This past week I did a four day painting retreat with another artist. We set up in my home, painted from 9:00 am to 4:00 pm, then just left our stuff there for the next day. I had anticipated becoming exhausted and overwhelmed by this: painting is very demanding. Usually I can paint for perhaps three hours at a stretch and then need to stop. I had even purchased a big bag of peanut m & m, guessing that there would come a time when we had to lie on the couch and eat them before we could manage to paint again!
But in fact it was fine, and I even wished that we could have extended it for another two or three days. Amazing. Some of that was the company of another artist, someone with whom to consult (“does this look right?”) and complain (“this is hard! this isn’t working!”). Although I think that much of what is helpful about painting with another artist is just to be in the room with another person who is engaged in a similar process and struggle.
I made a number of new paintings, and I like all of them. Three are pastels; here they are:
This is “Softly, Softly,” a portrait of a particular dawn. I was so attracted to the soft pinkish sky and mist, with the silhouette of the trees and bushes.
“Winter Brilliance,” a painting of just that: one of those sharply clear winter days when both sky and snow glow with light.
And finally, “Gateway.” I thought of the name of this painting when I took the photograph for it, as occasionally happens. The trees framing the morning looked like a door to me, opening into the day. I love the image and the concept.
My painting companion sometimes works in acrylics and brought her acrylic painting materials for me to try. It was so interesting to use a completely different medium! It handles very differently from pastel, of course. Perhaps it was a matter of my unfamiliarity with the medium, or the distance provided by using a brush instead of my hands, but I found myself making somewhat more abstract and bolder images. Here is the first:
I named this “Holding the Sky.” I put the tree in first, using an image of a local tree for reference. Then I put in the sky, or what I suppose passes for sky. It certainly is not like a “real” sky! As I painted the sky around the branches, the daubs of paint went over them in places, creating a sort of jagged effect. While I had assumed that I would re-establish the branches, I found that I liked that rough quality very much and mostly left it.

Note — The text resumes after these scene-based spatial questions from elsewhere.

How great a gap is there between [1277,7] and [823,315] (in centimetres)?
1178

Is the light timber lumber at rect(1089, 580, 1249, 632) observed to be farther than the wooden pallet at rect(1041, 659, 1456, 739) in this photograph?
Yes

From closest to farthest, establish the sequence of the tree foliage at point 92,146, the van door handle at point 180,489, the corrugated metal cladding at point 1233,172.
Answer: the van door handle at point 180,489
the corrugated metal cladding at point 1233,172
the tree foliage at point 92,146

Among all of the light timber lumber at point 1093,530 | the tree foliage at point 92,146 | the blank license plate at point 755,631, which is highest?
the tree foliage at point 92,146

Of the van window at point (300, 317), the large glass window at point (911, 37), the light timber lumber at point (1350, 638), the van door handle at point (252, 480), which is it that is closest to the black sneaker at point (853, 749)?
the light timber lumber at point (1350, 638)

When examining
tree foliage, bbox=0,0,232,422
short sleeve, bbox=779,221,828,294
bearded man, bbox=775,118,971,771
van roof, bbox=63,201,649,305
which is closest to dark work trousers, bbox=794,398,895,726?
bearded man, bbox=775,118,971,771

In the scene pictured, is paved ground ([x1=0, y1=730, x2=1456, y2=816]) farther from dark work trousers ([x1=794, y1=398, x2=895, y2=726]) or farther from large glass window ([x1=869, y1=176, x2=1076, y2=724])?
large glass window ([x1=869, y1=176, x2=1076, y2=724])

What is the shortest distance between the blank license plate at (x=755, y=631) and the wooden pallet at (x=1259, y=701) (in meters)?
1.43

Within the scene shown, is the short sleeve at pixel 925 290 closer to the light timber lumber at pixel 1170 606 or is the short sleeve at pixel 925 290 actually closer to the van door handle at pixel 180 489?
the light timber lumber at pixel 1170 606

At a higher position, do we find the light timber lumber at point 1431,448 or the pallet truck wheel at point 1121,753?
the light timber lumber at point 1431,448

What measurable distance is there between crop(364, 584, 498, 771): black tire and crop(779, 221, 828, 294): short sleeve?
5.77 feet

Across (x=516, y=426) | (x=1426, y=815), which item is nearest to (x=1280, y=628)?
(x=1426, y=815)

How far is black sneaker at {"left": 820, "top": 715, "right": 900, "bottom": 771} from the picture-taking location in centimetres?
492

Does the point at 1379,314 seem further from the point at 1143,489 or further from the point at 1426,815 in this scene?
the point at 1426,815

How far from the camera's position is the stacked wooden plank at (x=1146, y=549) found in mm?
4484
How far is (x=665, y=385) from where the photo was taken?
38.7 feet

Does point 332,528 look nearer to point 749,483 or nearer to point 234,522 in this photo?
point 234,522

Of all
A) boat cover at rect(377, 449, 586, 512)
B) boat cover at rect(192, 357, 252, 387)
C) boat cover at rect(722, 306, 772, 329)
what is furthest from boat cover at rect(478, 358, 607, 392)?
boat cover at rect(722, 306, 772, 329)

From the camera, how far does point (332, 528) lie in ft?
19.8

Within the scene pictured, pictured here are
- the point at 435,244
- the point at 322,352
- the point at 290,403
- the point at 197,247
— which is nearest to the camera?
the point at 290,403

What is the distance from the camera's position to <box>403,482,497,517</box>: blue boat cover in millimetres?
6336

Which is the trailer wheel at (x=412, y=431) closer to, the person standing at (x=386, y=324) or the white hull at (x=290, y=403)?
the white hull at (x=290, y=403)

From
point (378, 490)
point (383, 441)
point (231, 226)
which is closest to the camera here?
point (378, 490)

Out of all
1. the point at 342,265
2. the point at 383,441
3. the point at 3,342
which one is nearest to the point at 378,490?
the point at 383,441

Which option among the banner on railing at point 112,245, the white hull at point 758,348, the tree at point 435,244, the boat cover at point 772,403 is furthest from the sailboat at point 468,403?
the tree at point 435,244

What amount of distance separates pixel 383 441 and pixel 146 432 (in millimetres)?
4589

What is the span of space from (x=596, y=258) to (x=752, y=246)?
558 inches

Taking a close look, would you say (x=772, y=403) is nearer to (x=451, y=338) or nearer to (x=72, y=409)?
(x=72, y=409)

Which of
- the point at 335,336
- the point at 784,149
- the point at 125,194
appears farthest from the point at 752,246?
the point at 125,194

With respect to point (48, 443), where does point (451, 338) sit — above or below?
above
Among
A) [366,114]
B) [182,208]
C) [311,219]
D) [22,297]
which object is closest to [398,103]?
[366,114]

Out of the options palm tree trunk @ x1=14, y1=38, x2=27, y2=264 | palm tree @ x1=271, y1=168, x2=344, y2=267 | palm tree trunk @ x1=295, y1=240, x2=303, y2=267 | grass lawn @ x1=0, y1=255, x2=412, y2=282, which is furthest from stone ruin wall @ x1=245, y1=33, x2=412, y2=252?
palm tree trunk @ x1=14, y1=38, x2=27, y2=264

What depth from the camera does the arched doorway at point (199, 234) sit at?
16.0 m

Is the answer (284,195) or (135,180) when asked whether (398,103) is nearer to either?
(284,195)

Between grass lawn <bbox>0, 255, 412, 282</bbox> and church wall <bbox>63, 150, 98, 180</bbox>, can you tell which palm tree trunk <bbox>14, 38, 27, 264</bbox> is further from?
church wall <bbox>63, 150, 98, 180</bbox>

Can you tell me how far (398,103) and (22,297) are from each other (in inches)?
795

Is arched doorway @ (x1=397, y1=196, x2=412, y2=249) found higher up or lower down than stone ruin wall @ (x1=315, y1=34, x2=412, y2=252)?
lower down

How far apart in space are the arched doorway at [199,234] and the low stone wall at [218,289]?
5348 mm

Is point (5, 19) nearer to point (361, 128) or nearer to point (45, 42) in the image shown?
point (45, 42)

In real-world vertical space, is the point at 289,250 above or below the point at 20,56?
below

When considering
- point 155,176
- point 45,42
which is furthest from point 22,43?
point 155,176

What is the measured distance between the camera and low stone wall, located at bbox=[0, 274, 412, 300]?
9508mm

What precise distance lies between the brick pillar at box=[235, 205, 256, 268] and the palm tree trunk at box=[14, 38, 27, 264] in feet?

The next painting was the result of one of those inexplicable artistic impulses that one gets. I almost always paint landscapes, but I suddenly decided that I wanted to paint the aurora borealis. I guess that’s a landscape of sorts. Here it is: light in the sky mirrored by the water below.
This image in particular is a departure for me, but I do like the mysterious quality, just as the aurora itself has a mysterious quality.
All in all, a successful four days, I would say! I will definitely try it again. It was not easy to protect my time, even for only four days. I may be retired, but it is amazing how many claims there are on my time, things that need to be scheduled or time-sensitive things that need to be done. But it can be done, and is certainly worth it. I learned that I have more creative stamina than I thought I did. I learned that I like acrylics and that while they will have a certain materials-based learning curve, an artist is an artist and brings that sensibility and knowledge set to any medium. I learned that I can put my life on “pause,” more or less, for a few days and immerse myself in the flow, the demands, the struggles, the satisfactions, and the occasional gifts of creativity.